The Symptom Lie
Claire - Wednesday, January 30, 2013
One of the ways we measure health is to assess physical symptoms. Things like fevers, vomiting, diarrhoea, coughs and runny noses are all associated with sickness, but is that really the best way to determine how healthy we are?
Is there a time when we can have no symptoms, but be very unhealthy?
A study from Duke University Medical Centre in 2009 ascertained that between 40-60 % of all heart attacks are completely "silent" meaning there is no pain or any other symptom until the person collapses.
Another example would be cancer, it is rarely the case that cancer is picked up early because of symptoms. The onset of symptoms for cancer often don't begin for weeks, months even years since the first abnormal cell was produced.
Both heart disease and cancer are our biggest killers in the developed world, yet both can have little or no noticeable symptoms.
On the flip side:
Can you have loads of symptoms, but actually be really healthy?
Imaging you come home from work late one evening, it has been a long day with no breaks and you are ravenously hungry. In the fridge is some leftover tuna mornay from a few nights ago. You give it a quick zap in the microwave so it is no longer fridge temperature, but you are too hungry to wait for it to heat up much more than that. Along with the tuna, pasta and white sauce you inadvertently consume a couple of billion pathogenic bacteria.
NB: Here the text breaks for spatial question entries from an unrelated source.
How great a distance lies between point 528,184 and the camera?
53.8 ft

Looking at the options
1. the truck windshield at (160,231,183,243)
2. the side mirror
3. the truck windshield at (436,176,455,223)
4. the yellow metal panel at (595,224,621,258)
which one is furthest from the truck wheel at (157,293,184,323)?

An hour later your stomach starts to rumble, another 30 mins after that you are having a close encounter of the porcelain kind. You start to sweat and eventually you aren't sure which end you should point at the toilet.
Your symptoms list is growing; nausea, vomiting, diarrhoea, fever, headache...
But this is a healthy response, your body is working desperately hard to rid itself of that which could kill you if it became septicaemia or was able to attack organs such as your liver. Anyway it can, your body will flush out the pathogen and create a hostile environment for it to multiple (fever). Without these responses, you would be facing a dire health crisis that could quite easily end in death.
So if we are not measuring health by symptoms, how can we ascertain how healthy we are?
The main way to gauge health is to look at all the ways you cope with daily life:
Do you sleep well?
Do you wake up energised and happy?
Do you find you have plenty of energy to achieve all you want in your day?
Do you rarely get sick and if you do, do you bounce back to full health in a day or so?
Do you have a good relationship with food? (No cravings etc.)
Does your body feel good? (No chronic pain)
Do you recover easily from exercise?
Are you able to cope and recover from things that are emotionally challenging?
Do you have good posture?
These are all really good indicators of great health and answering yes to these questions is much more helpful than trying to gauge your health from a lack of obvious symptoms.